TAF is administered in a lower dose compared with TDF and reduces the amount of tenofovir in the bloodstream by 90%, the release said. Data from clinical trials also demonstrated that TAF improved renal and bone safety vs. TDF.

John C. Martin, PhD

John C. Martin

“As people are living longer with HIV, there is an increasing need to develop new treatments that are tolerable and help address long-term health for patients,” John C. Martin, PhD, chairman and chief executive officer of Gilead Sciences, said in the release. “Odefsey’s safety, efficacy and tolerability profile offers a new treatment option to support the needs of a range of patients and represents Gilead’s commitment to innovation in the field of HIV.”
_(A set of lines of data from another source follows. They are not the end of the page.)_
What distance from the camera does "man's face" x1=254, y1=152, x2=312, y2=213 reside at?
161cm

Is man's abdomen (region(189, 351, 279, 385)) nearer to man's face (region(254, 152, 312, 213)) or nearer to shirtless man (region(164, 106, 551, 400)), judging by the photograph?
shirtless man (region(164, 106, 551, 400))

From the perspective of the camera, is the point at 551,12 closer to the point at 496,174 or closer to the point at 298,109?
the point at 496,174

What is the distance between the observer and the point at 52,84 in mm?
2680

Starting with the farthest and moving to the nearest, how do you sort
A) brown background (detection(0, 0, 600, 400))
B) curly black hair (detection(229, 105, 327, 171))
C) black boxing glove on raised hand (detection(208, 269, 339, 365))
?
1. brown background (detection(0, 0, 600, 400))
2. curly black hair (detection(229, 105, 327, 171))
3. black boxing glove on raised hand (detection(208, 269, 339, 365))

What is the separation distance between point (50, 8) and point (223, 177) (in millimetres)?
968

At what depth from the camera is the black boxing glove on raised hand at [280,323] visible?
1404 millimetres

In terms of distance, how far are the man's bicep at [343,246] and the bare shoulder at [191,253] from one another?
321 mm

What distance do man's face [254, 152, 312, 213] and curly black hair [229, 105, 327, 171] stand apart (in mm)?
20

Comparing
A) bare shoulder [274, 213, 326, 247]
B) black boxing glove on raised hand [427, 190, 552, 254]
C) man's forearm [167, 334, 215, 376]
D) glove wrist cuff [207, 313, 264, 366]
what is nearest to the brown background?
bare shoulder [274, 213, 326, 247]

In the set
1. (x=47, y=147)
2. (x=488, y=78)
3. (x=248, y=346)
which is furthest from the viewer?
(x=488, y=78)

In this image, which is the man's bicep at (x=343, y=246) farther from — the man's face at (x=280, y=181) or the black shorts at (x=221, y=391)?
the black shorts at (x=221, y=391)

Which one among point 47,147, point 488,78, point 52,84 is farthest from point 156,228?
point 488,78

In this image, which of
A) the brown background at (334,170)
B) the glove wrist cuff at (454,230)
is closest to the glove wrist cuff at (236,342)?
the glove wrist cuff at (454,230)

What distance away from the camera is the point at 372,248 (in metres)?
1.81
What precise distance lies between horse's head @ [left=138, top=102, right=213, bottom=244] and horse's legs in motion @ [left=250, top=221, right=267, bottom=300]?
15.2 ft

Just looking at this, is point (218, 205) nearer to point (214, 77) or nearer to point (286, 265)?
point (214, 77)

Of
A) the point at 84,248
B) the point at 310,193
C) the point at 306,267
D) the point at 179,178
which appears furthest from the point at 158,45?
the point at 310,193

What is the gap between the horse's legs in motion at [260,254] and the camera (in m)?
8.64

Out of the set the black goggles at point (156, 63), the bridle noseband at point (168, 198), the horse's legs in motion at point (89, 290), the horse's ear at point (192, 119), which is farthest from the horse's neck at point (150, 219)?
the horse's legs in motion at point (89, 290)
The new treatment carries a boxed warning alerting health care providers of the risk for lactic acidosis and severe hepatomegaly with steatosis, and the worsening of hepatitis B in coinfected patients post treatment.

The most common adverse events associated with rilpivirine are depression, insomnia and headaches, according to the release. The most frequent adverse event associated with emtricitabine and TAF is nausea.

Disclosure: Martin is an employee of Gilead Sciences.